*** Opening of DOCUMENT TEXT ***
As the top coaches of any professional sports team would confirm, the best playbook is about much more than just the plays. In the same way that coaches use whiteboards and adhesive notes to draw diagrams in their playbooks, many security operations centers (SOCs) have printed binders of actions to take when data breaches occur. Some analysts print out events and tape them to walls to put a series of events in order.

According to Steve Moore, chief security strategist at Exabeam, a security playbook is designed to help analysts answer the following fundamental questions: How big is the problem, and who was involved?

“The core of answering the question is understanding the state of every IP address, every host and every account used 24 hours a day,” he explained. “This is the real hidden framework that enables a valuable response playbook.”

Short of having these full analysis timelines, a complete response isn’t possible. But with the right help, careful planning, and regularly rehearsed and tested processes, SOC analysts can respond to incidents with confidence and consistently keep their enterprise networks safe from compromise.

Why Your SOC Needs a Security Playbook

Players on the field understand that the game is a constant cycle of defending, attacking and transitioning. No one knows what threatens the enterprise more than the frontline defenders, which is why playbooks are built by analysts. An SOC with a playbook has the advantage of being able to focus only on the alerts that matter.

“By utilizing a playbook, it is guaranteed that the analysts will make the determination regarding the initial validity of the alert in front of them as quickly as possible, allowing the SOC to handle a lot more incoming alerts and focus on actual incidents or threats to the organization,” said Meny Har, vice president of product at Siemplify.

Without playbooks, analysts tend to revert to their gut — which might be effective for the individual, but it leaves the entire team at the mercy of the knowledge that exists within that analyst’s mind. SOCs that suffer from high turnover rates risk not only the loss of analysts, but also the loss of their undocumented expertise. In addition, Moore said that without a playbook, “your work product will vary in effort and quality, and new associates will take longer to acclimate without a playbook.”
*** Close of DOCUMENT TEXT ***
_EXERCISE DESCRIPTION_. Carry on the article about security playbooks for SOCs, picking up after its final paragraph.
*** Opening of SUPPLIED RECORDS ***
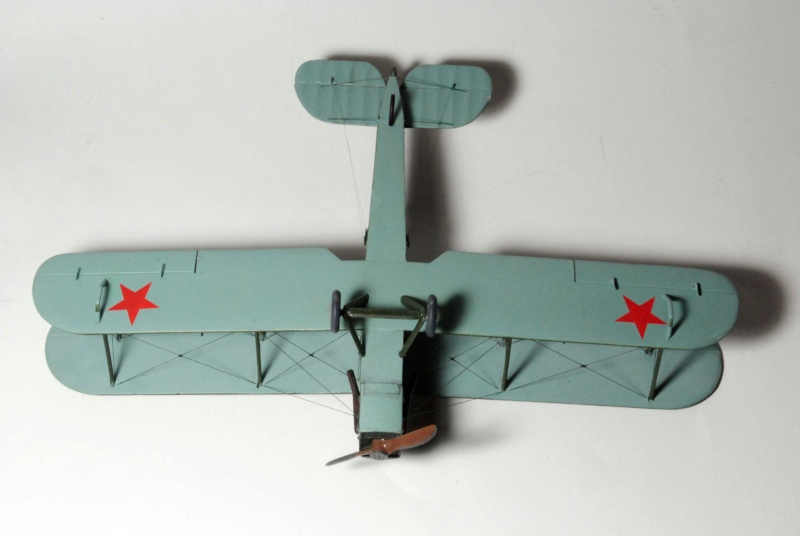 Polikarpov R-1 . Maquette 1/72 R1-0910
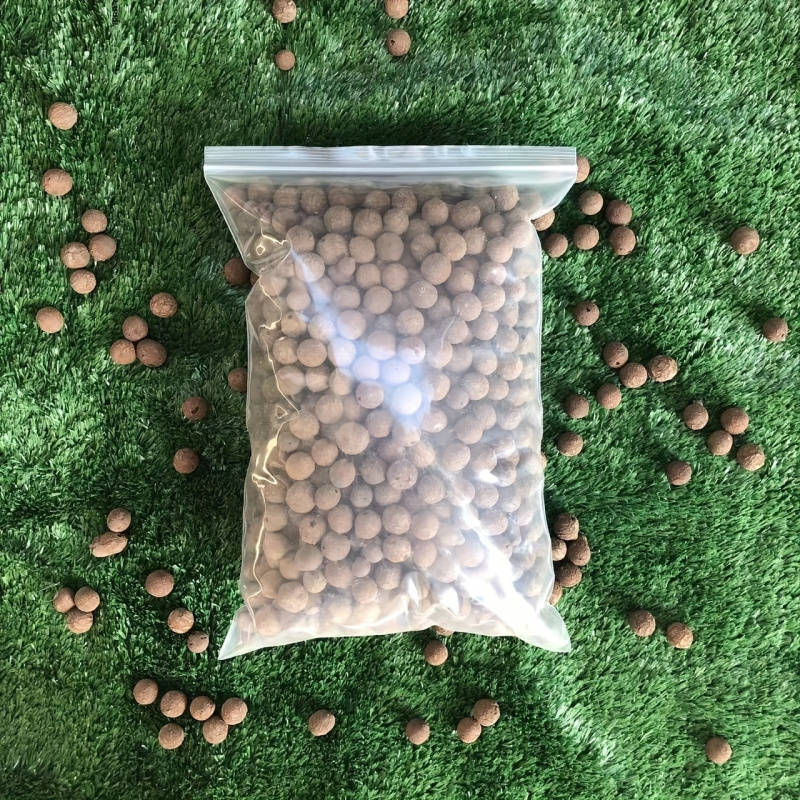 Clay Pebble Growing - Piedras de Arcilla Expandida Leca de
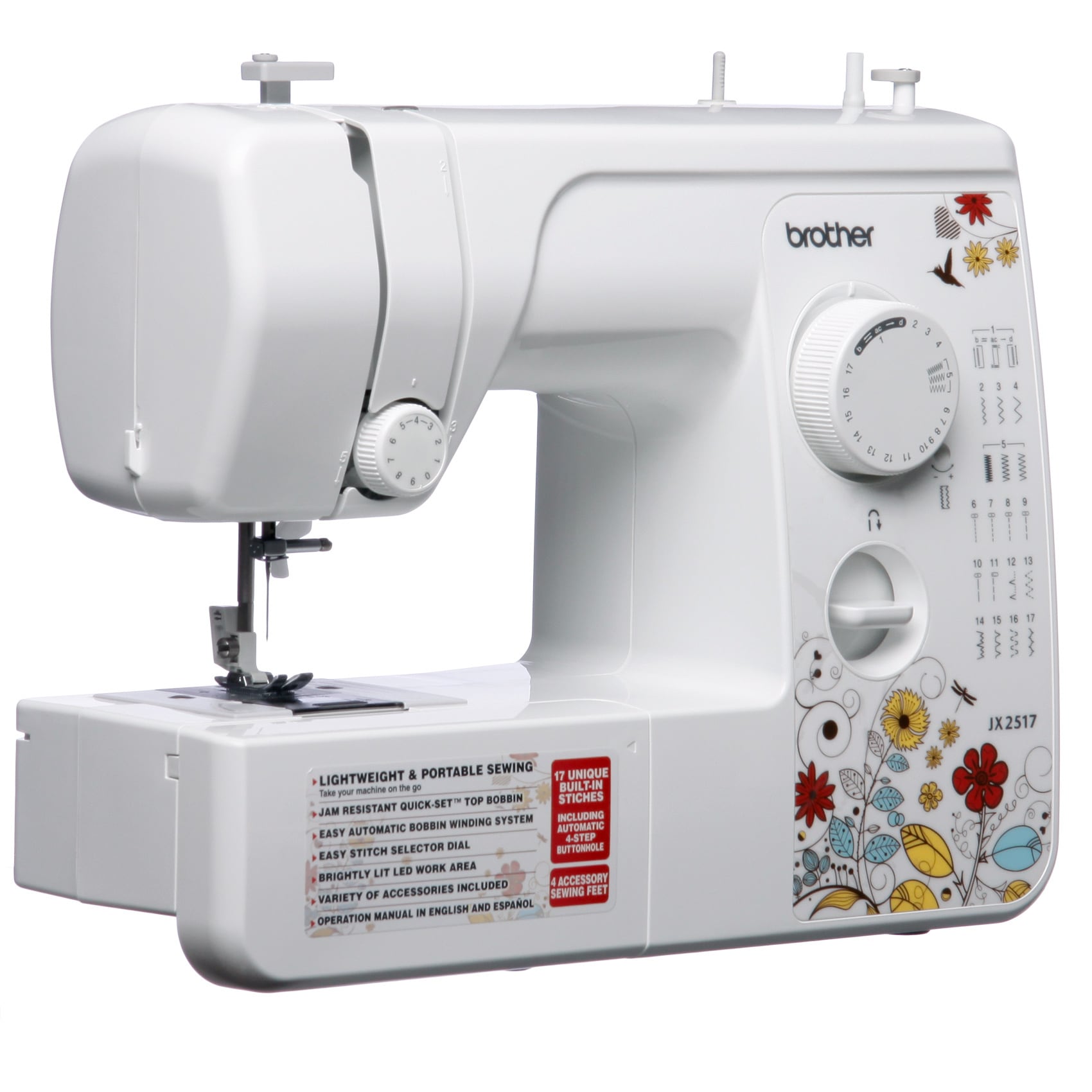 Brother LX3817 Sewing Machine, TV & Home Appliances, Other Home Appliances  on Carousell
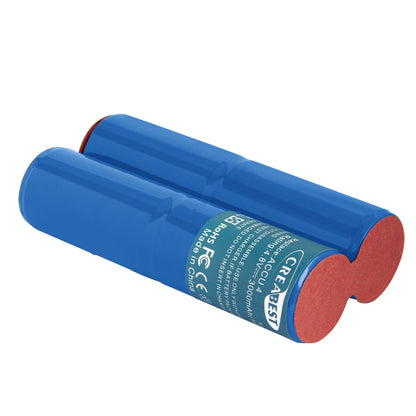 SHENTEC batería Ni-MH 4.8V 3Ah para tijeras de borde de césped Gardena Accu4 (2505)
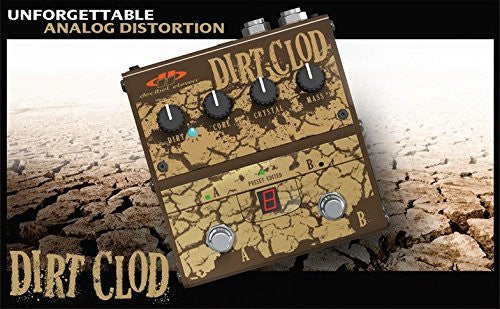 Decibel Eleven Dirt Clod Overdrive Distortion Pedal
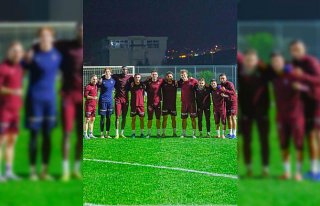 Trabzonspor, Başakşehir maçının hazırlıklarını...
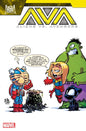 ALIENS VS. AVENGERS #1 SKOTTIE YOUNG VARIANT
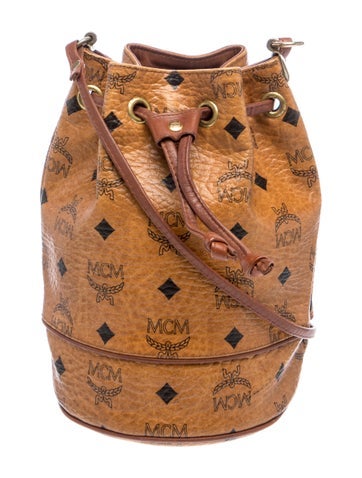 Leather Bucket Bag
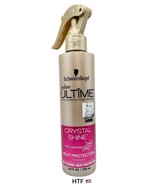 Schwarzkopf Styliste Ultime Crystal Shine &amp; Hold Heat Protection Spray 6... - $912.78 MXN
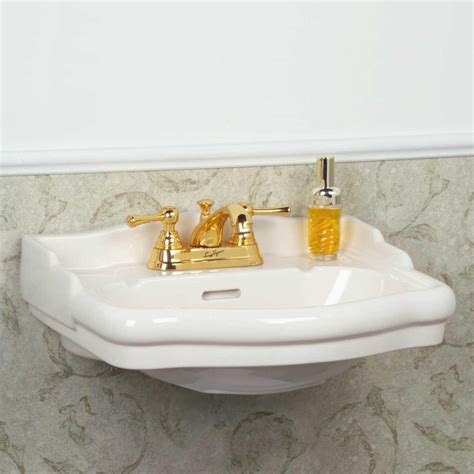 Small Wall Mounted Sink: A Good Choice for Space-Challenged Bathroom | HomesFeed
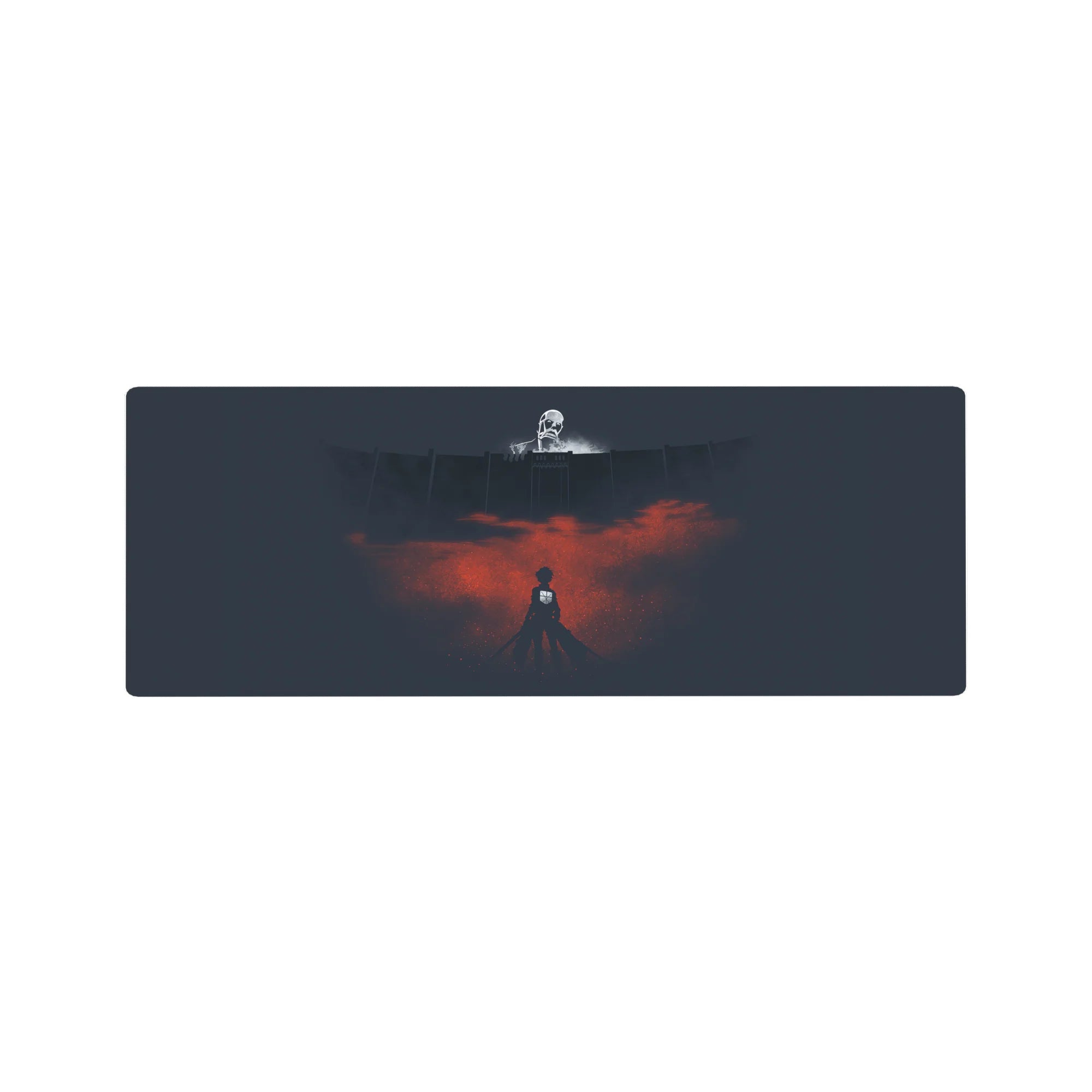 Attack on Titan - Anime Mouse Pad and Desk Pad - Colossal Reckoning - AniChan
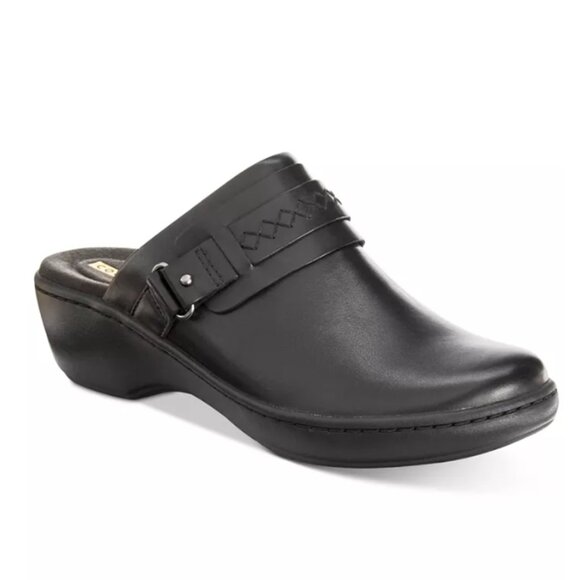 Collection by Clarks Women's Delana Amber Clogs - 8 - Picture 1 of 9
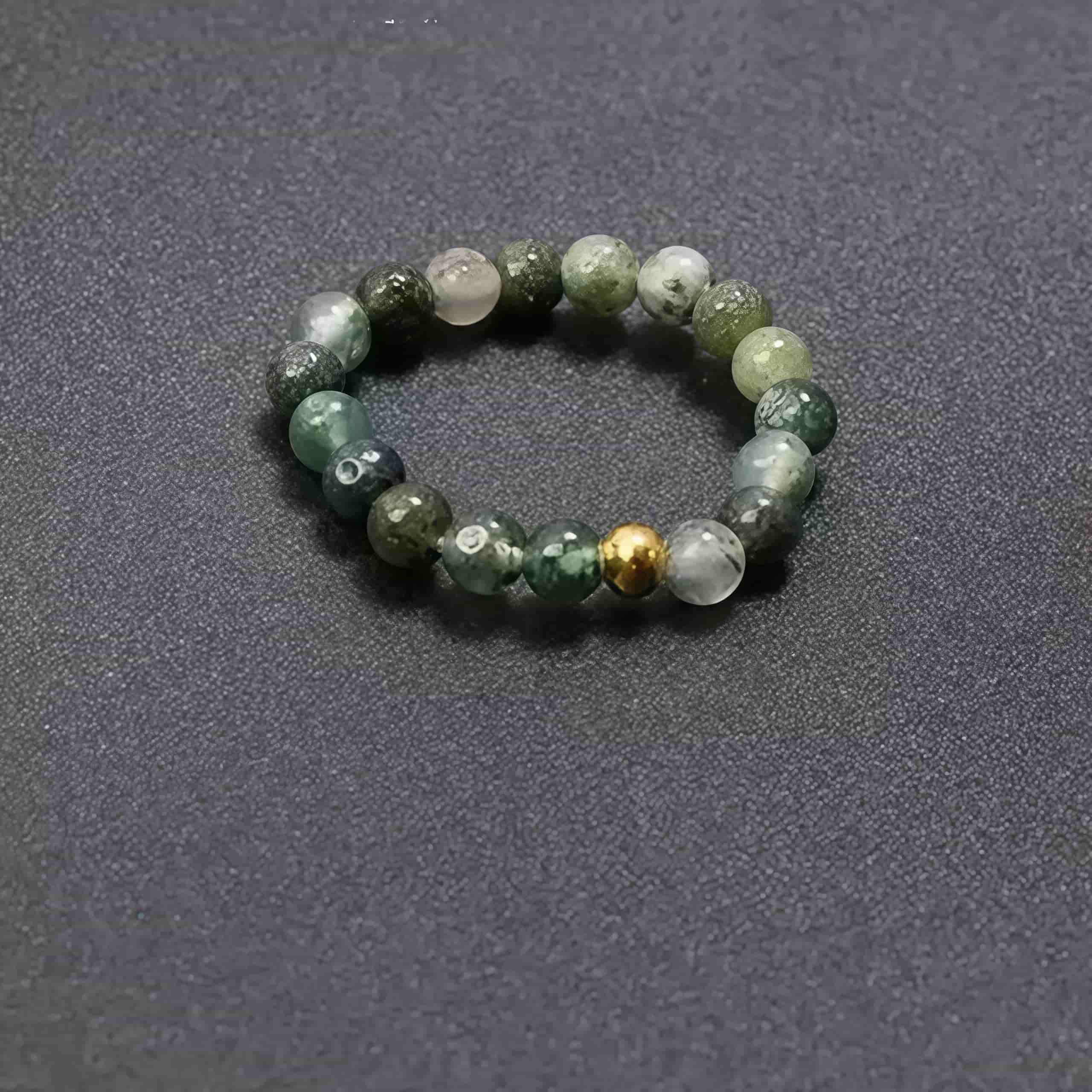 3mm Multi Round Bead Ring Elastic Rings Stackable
*** Close of SUPPLIED RECORDS ***
_THE ANSWER_.
New hires within an SOC could take nine months to get up to speed, but using the right technology and process can potentially reduce the learning curve.

Be Flexible and Adaptive

That the offense will change its tactics unexpectedly is a given, so the playbook should be flexible to create a constantly improving process. Built-in adaptability as a guiding concept will remind the team that agility has great value when it comes to security.

“By utilizing clear, auditable playbooks, SOCs can gain very meaningful insights into their own process, creating effective feedback loops as well as measurements and metrics,” Har explained. “This allows the SOC to identify bottlenecks where configuration changes (or automation) can take place and where the analysts can make even better decisions.”

The SOC team also relies on the contextual data included in the playbooks to determine whether to escalate or collaborate with further resources. While adaptability is important, playbooks should include the types of threats that have been seen in previous occurrences. They should detail whether an alert was deemed a false positive, who worked on the threat, what was previously done and what actions proved effective. Including all this information in the playbook puts analysts in a better position to make the best possible decisions so they can quickly respond to security incidents.

Balance Automation and Human Decision-Making

For more advanced SOCs, the playbook will strike a balance between leveraging automation and providing analysts with the knowledge they need to make their own decisions when necessary. Automating intelligence helps the SOC team identify not only whether an alert is malicious, but also how it is malicious, which provides some guidance on the best way to remove or handle the threat. In addition, automating contextual data helps identify whether a specific alert pertains to a high-value part of the network or a marginal one.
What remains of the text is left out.